Pela obra, onde conta os desafios e transformações que passaram, ela foi premiada no Festival de Cinema do Rio de Janeiro nas categorias Melhor Longa-Metragem Documentário e Melhor Trilha Sonora Original, realizada pelo músico Plínio Profeta
Com a maternidade veio também aprendizados e vontade de lutar por outra pesso além de si mesma.
“Maternidade travesti é missão. E vai totalmente nesse contraponto da ótica da cisgeneridade, de achar que nas famílias LGBTs, as crianças vão crescer deturpadas. [Apolo] é uma criança muito abençoada, de muita luz. Onde ele chega, as pessoas ficam: ‘Nossa, que criança linda, que criança educada’” -- Isis Broken
‘Representatividade importa’
Na indústria do audiovisual há alguns anos, Isis Broken é uma referência quando o assunto é arte e transgeneridade. Cotidianamente, ela lembra a importância de resistir nesse local.

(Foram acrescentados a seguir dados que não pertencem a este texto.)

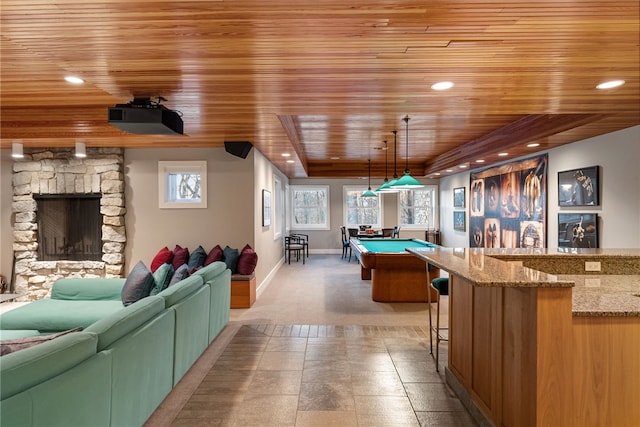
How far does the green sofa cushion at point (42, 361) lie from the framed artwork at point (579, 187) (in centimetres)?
546

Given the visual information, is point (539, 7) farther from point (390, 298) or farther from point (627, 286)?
point (390, 298)

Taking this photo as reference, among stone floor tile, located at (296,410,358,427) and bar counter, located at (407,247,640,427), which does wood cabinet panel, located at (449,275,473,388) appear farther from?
stone floor tile, located at (296,410,358,427)

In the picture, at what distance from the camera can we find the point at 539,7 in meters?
1.71

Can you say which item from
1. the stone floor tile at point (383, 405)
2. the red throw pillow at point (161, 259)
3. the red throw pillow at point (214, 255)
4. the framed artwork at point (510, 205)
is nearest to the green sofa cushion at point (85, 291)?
the red throw pillow at point (161, 259)

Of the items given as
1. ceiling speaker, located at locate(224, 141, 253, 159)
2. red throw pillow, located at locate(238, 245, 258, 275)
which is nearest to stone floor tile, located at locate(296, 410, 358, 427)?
red throw pillow, located at locate(238, 245, 258, 275)

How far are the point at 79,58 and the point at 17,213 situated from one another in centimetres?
454

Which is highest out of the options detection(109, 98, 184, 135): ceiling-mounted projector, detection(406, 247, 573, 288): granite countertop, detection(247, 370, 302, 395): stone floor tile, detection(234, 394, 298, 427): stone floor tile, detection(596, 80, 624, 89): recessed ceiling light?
detection(596, 80, 624, 89): recessed ceiling light

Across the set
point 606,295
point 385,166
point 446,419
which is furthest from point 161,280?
point 385,166

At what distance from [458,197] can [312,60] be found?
764cm

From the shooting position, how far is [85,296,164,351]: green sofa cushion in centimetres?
185

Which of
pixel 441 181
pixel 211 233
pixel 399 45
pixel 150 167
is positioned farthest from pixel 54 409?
pixel 441 181

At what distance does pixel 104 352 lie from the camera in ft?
5.80

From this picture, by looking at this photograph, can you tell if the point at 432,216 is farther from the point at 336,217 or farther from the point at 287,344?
the point at 287,344

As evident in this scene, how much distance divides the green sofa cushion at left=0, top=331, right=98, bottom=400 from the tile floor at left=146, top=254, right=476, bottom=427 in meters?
1.00
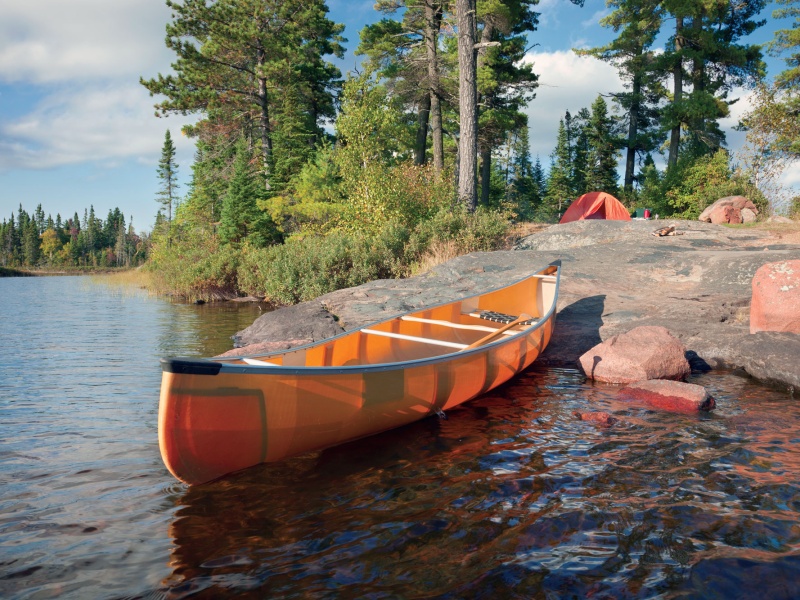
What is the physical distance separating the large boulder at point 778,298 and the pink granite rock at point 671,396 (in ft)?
8.23

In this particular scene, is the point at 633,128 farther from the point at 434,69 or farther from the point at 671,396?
the point at 671,396

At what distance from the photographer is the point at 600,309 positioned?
30.0ft

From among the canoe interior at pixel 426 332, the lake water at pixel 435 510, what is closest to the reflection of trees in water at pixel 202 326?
the lake water at pixel 435 510

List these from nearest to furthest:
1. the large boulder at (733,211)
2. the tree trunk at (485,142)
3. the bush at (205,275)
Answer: the large boulder at (733,211) → the bush at (205,275) → the tree trunk at (485,142)

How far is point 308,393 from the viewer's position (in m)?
3.99

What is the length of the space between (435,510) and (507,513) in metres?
0.48

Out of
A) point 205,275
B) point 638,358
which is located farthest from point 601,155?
point 638,358

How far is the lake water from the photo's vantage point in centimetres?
280

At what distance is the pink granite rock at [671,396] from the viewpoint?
224 inches

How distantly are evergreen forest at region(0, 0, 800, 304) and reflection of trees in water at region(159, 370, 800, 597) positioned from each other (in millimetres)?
8655

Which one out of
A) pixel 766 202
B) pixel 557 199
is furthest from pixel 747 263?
pixel 557 199

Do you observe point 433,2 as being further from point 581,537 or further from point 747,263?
point 581,537

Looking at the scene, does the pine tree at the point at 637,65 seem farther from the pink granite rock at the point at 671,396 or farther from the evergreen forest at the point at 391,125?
the pink granite rock at the point at 671,396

Na visão dela, todo papel que faz na TV, é uma barreira a menos para a próxima geração.
“Eu, quando eu era criança, não via pessoas trans na televisão e todas as vezes que a gente via eram em um lugar de chacota, no Zorra Total, na Praça Nossa, era o Pit Bicha, o Pit Bitoca, a Vera Verão. Óbvio que foram caras importantes, mas também era um lugar de muita repressão, porque a gente também sofria por isso”.
“Eu lembro que quando a gente tava gravando ‘No Rancho Fundo’, a gente tava vivendo um momento histórico da TV. Todas as novelas tinham pessoas trans atuando. Então foi um momento muito histórico, acho que foi a primeira vez que eu liguei a TV e vi pessoas trans em todos os horários. Só 0,1% dos personagens da TV e do cinema são pessoas trans, então assim, a gente tá no quase zero. Então é por isso que a gente tá sempre lutando e batalhando e pedindo pelo fim do ‘trans fake’.
Em um momento favorável profissionalmente, para o futuro breve ela visa unir cada vez mais suas duas paixões: o trabalho e o filho. “Se eu pudesse juntar as duas coisas, acho que eu seria muito feliz, se eu pudesse levar a pauta para o set… estou fazendo um filme com ele [Apolo], seria incrível, até porque ele já é artista, um dia desse ele falou: ‘Mamãe, quando eu crescer eu quero ser como você’, aí eu falei: ‘Vamos fazer um filme, filho’”.